◆ Stated goal ◆
Count the lines of the material below that contain the string "bottom", matching case exactly. Reply with the number alone.

########################################

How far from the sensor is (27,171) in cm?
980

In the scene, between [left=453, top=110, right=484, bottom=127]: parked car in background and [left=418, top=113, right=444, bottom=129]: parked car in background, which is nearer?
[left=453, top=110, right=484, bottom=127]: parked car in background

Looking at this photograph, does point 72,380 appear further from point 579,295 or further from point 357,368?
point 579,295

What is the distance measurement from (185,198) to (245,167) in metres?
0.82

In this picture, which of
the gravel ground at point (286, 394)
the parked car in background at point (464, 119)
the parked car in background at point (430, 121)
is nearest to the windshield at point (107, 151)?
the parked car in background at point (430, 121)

########################################

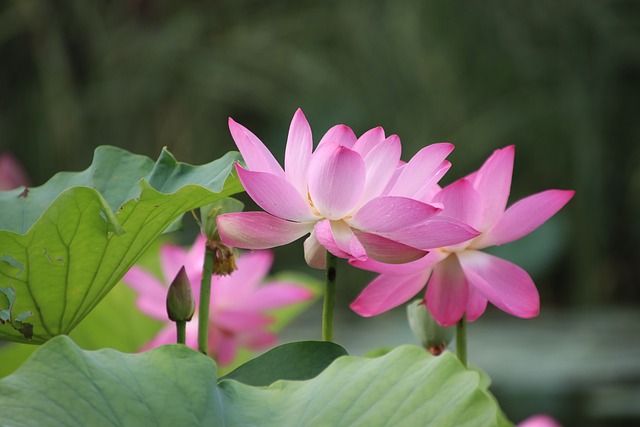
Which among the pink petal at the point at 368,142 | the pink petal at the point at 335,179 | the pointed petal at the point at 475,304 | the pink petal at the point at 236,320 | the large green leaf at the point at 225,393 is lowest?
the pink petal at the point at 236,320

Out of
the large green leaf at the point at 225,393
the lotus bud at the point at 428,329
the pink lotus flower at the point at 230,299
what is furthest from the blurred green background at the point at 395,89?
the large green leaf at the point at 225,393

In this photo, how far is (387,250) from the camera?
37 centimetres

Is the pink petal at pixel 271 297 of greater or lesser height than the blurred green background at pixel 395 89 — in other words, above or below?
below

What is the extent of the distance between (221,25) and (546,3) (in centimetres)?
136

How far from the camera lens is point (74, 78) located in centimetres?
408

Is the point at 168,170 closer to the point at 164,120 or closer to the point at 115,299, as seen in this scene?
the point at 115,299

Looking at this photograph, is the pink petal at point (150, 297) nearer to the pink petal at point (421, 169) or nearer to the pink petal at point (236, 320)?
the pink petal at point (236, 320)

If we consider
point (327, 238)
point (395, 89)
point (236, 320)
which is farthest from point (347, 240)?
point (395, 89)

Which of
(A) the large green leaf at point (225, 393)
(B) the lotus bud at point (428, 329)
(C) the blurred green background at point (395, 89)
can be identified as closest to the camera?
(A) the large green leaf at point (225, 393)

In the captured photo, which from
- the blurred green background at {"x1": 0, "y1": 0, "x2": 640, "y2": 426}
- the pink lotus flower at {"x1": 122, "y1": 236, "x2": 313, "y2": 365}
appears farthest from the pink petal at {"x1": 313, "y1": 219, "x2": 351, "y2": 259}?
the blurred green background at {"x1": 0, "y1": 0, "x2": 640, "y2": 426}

########################################

◆ Answer ◆
2